London: Chief executives at Britain’s largest companies had a pay cut last year. But profits fell further, ensuring a decade-long trend of bosses taking a rising share of corporate profits continued.
The average pay for chief executives of a company in the blue chip FTSE 100 index was £5.23 million ($7.6m) last year, down from 5.36m in 2014, an examination of corporate filings shows.
However, FTSE 100 profits fell more than 40 per cent, helping to lift CEOs’ earnings to the equivalent of 0.58pc of their companies’ total profits for the year, from 0.32pc in 2014.
This represents a leap over the past decade. In 2005, CEO compensation, including pensions and share awards, was just 0.1pc of pre-tax earnings, the analysis of annual reports over the period shows.
Rapid growth in executive pay has long drawn criticism from some politicians and media headlines denouncing corporate “fat cats”. Now shareholders are increasingly raising their concerns, notably over a bumper deal for BP’s boss Bob Dudley as the oil giant reported its biggest ever annual loss.
Measured against share prices, the balance of gains and losses has also tipped in CEOs’ favour.
The FTSE 100 index dropped around 5pc last year but CEO pay at the component stocks fell only 2pc. Between 2005 and the end of 2015, the index gained almost 30pc, while CEO pay doubled at the 87 current FTSE companies where comparable data is available.
Executive pay consultants say UK packages are well above continental European levels but fall short of those in the US.
Most companies deny there is a problem with pay. They say they have responded to investors’ demands to link packages to performance, limiting fixed payouts including pension contributions. Any apparent lack of correlation with profits or share price is often due to market spikes, broader economic trends or one-off events, they say.
In recent weeks, investors have expressed their anger at annual general meetings.
Over half of BP shareholders voted against Dudley’s $20m pay deal for 2015, a year when the company lost $6.5 billion. The vote was not binding but the company said it will consult investors on future pay deals.
BP said Dudley’s pay partly reflected the fact that he hit targets including safety goals, while the loss reflected low oil prices and legal settlements related to the 2010 Gulf of Mexico oil spill, which occurred before he became CEO.

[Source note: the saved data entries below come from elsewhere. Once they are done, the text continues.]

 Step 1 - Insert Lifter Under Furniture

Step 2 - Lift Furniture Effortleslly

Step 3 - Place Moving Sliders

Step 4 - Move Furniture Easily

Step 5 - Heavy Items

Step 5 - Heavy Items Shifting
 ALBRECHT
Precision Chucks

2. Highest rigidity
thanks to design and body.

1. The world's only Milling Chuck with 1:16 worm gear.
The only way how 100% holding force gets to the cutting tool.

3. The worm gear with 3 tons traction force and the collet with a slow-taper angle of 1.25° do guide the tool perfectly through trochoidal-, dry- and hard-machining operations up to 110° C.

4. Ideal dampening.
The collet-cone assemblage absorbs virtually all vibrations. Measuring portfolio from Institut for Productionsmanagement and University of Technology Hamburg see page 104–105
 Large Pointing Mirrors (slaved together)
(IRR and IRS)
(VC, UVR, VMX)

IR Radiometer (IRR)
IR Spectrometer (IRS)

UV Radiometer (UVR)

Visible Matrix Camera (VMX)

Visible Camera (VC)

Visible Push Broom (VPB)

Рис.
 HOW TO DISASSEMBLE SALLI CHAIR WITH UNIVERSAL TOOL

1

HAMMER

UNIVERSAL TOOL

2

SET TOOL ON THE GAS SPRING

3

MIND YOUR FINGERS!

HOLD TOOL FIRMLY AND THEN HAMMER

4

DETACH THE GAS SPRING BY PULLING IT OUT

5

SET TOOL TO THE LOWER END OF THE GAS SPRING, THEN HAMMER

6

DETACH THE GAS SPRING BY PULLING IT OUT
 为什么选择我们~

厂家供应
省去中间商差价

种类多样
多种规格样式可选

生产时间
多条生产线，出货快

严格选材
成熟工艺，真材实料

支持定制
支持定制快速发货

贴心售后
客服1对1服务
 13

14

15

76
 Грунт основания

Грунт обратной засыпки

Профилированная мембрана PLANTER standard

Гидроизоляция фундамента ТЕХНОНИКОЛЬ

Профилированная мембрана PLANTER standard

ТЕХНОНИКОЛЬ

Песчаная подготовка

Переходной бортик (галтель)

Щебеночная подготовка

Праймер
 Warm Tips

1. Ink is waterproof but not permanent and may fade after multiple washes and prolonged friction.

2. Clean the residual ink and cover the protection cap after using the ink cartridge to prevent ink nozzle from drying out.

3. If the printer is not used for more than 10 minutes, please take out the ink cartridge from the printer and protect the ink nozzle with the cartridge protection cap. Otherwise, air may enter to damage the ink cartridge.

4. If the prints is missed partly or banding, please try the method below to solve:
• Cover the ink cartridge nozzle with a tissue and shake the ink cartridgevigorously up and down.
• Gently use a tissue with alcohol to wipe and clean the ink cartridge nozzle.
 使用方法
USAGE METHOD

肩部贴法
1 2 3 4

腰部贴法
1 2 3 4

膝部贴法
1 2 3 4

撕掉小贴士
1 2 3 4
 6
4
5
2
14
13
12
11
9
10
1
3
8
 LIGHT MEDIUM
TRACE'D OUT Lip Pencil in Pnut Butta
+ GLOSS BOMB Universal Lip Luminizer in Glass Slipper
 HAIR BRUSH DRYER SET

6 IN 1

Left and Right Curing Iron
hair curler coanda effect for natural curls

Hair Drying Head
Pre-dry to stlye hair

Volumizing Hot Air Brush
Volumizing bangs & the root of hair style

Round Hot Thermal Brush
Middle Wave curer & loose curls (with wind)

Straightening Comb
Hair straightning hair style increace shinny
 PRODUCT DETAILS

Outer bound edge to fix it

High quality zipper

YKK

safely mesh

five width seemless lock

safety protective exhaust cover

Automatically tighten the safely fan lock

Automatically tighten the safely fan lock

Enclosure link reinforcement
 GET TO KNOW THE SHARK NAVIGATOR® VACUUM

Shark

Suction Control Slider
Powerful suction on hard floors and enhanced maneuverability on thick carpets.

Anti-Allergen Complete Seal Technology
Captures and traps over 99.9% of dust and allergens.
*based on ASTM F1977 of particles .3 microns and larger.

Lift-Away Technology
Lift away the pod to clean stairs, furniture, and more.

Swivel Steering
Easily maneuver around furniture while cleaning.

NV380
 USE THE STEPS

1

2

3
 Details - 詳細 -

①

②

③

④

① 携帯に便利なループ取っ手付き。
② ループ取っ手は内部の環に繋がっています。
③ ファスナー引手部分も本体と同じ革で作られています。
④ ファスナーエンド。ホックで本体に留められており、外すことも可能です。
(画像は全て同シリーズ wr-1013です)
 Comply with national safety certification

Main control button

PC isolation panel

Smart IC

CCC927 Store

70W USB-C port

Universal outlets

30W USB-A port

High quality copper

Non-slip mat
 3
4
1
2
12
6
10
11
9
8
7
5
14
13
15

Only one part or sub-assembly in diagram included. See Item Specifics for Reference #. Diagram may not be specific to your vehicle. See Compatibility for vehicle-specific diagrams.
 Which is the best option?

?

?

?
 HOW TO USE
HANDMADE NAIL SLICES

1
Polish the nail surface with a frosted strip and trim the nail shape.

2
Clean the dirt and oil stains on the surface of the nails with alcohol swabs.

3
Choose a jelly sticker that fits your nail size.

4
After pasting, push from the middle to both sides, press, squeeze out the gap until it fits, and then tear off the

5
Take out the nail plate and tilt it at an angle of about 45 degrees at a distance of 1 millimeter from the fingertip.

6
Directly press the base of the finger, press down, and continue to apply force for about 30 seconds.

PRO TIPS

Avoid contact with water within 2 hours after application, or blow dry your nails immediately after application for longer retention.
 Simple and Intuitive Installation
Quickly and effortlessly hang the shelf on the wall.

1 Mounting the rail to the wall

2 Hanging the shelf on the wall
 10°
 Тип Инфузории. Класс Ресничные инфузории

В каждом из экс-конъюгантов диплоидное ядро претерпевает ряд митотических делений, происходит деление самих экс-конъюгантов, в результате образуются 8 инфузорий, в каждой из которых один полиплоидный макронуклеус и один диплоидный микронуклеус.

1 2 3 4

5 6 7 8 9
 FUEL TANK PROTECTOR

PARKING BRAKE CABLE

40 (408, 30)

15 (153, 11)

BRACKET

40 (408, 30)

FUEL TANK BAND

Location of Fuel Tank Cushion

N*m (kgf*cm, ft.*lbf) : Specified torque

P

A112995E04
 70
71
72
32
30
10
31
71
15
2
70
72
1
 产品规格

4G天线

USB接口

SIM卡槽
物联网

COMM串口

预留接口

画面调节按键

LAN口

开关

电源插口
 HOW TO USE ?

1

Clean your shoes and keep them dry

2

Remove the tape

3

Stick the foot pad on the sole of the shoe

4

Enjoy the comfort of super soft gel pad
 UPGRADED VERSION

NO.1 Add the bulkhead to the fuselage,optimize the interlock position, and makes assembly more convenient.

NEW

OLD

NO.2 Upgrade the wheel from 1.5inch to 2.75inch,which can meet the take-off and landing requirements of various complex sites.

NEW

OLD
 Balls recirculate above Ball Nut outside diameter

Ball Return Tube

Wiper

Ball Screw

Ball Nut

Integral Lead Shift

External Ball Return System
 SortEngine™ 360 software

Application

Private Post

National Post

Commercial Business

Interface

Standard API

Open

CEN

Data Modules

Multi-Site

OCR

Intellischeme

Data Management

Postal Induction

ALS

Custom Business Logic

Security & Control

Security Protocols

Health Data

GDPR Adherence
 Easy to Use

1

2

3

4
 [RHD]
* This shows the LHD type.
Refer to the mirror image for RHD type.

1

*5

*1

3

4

Pay campaigners and governance groups have also criticised a £70m package for WPP chief Martin Sorrell before the world’s biggest advertising company holds its AGM next month.
WPP said the payout was linked to a share plan which required Sorrell to agree not to sell some of his shares in the company for five years. This exposed him to considerable financial risk, a spokesman said.
Some pay experts say the data shows a fundamental shift in value from investors to bosses.
“Shareholders really need to be concerned,” said David Pitt-Watson, executive fellow of finance at the London Business School and an adviser to insurer Aviva.
“If you’re getting statistics where you’re seeing a hugely greater proportion of the profits of a company going out to one individual ... then that’s something that needs to give you a greater worry,” added Pitt-Watson, who was previously a board member of Hermes Fund Managers.
The recent voting against pay plans is not new. During the “shareholder spring” of 2012, investors – who had historically used their advisory votes to back management overwhelmingly on the issue – voted in large numbers against remuneration schemes. This prompted some companies to amend their policies.
CEO pay is usually set by a company’s remuneration committee, which typically comprises three non-executive directors.
Critics say such “remcos” are often made up of people with links to the CEO, sitting or former CEOs of other companies, or others who are predisposed to pay bosses a lot of money.
Louise Patten, head of the remuneration committee at FTSE 100-listed shopping centre operator Intu Properties, denied she and her peers were “old chums, back-scratching” the CEO.
“There are some outliers but I think, generally speaking, the system works. Remcos think about remuneration a lot and whether we have the right strategic drivers,” she said on the sidelines of Intu’s AGM.
Patten said the aim was to ensure alignment between remuneration and shareholder returns so that bosses had a strong incentive to do their job well. The proportion of profits that went to the CEO wasn’t usually a focus for remuneration committees, with other measures such as relative performance against peers or share price being more important.
But even some company insiders question whether the split of rewards is fair.
“A lot of shareholders have got concerns about the direction of travel of executive pay. I share those concerns in some measure,” Philip Hampton, chairman of GlaxoSmithKline, told the drugmaker’s AGM this week.
“Sometimes, maybe even frequently, it is not easy to see the linkage between the shareholder experience and the executive remuneration,” said Hampton, a past chairman of the Royal Bank of Scotland and retailer J Sainsbury.